ページ本文 ::
----------

ドラマ『JIN-仁-』シリーズの坂本龍馬から、『きのう何食べた?』シリーズのケンジまで、全く異なるキャラクターを、それぞれその世界に生きる人物として説得力と魅力を与えてきた俳優・内野聖陽さん(56歳)。
現在は最新主演映画のクライムドラマ『アングリースクワッド 公務員と7人の詐欺師』が公開中。第一線で走り続ける内野さんに、チームワークの大切さや、後輩へのアドバイスなどを聞いた。
◆チームが一丸となっているときほど感動的な瞬間はない
――現在、主演映画『アングリースクワッド 公務員と7人の詐欺師』が公開中です。“スクワッド”は“一団”の意味ですが、内野さん自身、多くの現場でチーム作業の大切さを感じてきたのではないでしょうか。
内野聖陽(以下、内野):映画でもテレビでも舞台でも、まず大事なのがチームワークですね。チームの誰かしらが怠けていては崩れますし、逆にチームが一丸となっているときほど感動的な瞬間はありません。たとえば、いま僕はひとり芝居(『芭蕉通夜舟』)をやっていますが裏方スタッフの働きの凄さを見せてあげたいくらいです。その作品に向けて、自分の持ち場を全うしようという、細やかな心遣いや熟練の迅速さや阿吽の呼吸でやっている姿は、端から見ていても、また当事者として入っていても、チームワークというものの美しさを常に感じますね。
◆失敗の中から、本当の血肉ができていく
――俳優業にフォーカスすると、“後輩”や“先輩”といった存在には、いま現在どんな思いがありますか?
内野:後輩といっても幅広いのですが、10代後半から20代くらいの若い子たちは、やはりこれからのエンタメ業界を背負っていく存在ですからね。10年後、20年後には彼らが主役として立っているのだろうと感じながら見ています。そして「たくさん失敗や痛い思いをしろよ」と思っています。

----------

以下の課題 ::
1. 次の(a)〜(c)の記述が内野聖陽さんのインタビューの内容と合っているかを判定せよ。それぞれ「はい」か「いいえ」で答え、判断の決め手となる本文の言葉をそのまま引用すること。
(a) 内野さんは56歳である。
(b) 内野さんは現在、ほかの俳優と共演する舞台に出ている。
(c) 内野さんは、若い後輩には失敗を避けてほしいと考えている。
2. 内野聖陽さんのインタビューをもとに、次の問いに答えよ。
(a) 内野さんの公開中の最新主演映画の題名は何か。
(b) 聞き手は“スクワッド”という語をどういう意味だと説明しているか。
(c) 10代後半から20代くらいの後輩について、内野さんは10年後、20年後に彼らがどうなっていると感じているか。
3. 内野聖陽さんのインタビューを、最後の発言の後から書き継げ。
この後に続く一覧は、本文とは関係のない別の資料である。

データ部分 ::
----------

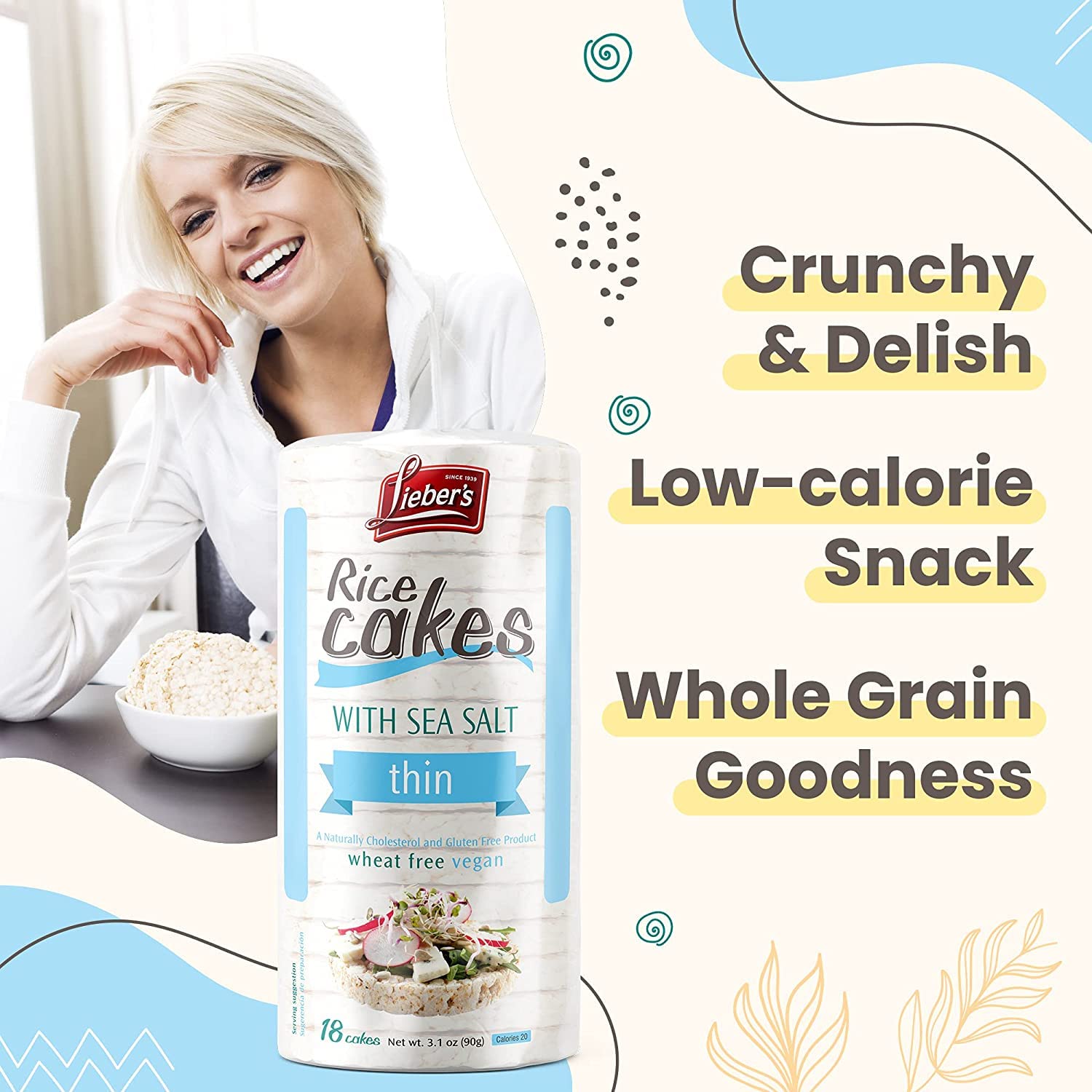 Lieber's Thin Rice Cakes gluten free pack highlights dietary flexibility.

----------

解答 ::
1.
(a) はい。「俳優・内野聖陽さん(56歳)」
(b) いいえ。「いま僕はひとり芝居(『芭蕉通夜舟』)をやっていますが」
(c) いいえ。「「たくさん失敗や痛い思いをしろよ」と思っています」

2.
(a) 『アングリースクワッド 公務員と7人の詐欺師』
(b) “一団”
(c) 主役として立っている。

3.
――内野さん自身も失敗をしてきたのでしょうか。
内野:当然です。失敗の中から、本当の血肉ができていくと思っています。若い子たちには、当然「お前、まだ何も知らないんだな」と思う部分もありますが、だからこそ「たくさん失敗しろよ」と。失敗も挑戦心がないとできません。どんどん果敢にチャレンジして、自分にとって良きものを探していって欲しいと感じます。
――先輩に対してはどんな思いがありますか?
内野:戦ってきた背中というものを感じますね。そこをたくさん想像するし、その背中を見て自分ももっと頑張ろうと励まされます。弱音を吐けないなと思います。
◆監督と完成させていった脚本は14稿に
――『アングリースクワッド 公務員と7人の詐欺師』では、真面目な税務署職員の熊沢二郎が、詐欺師と手を組んで、10億円を脱税している権力者に挑んでいきます。オファーを受ける際、「撮影前にがっつりコミュニケーションが取れるなら」とお話されたとか。
内野:上田慎一郎監督(『カメラを止めるな!』)は、打ち合わせやリハーサルをしっかりやられてから撮る方だと聞きました。今回もそうした時間が持てるかどうか、不安を抱えてらっしゃったようでしたし、僕もやりたいのならやったほうがいいと思うタイプなので「それはやったほうがいい。上田くんがやりたいように」と伝えました。僕が演じた熊沢というキャラクターに関する話から始まって、岡田(将生)くんともセッションしたりしながら作っていきました。
――最初の台本に、内野さんがたくさん付箋を貼られていたと。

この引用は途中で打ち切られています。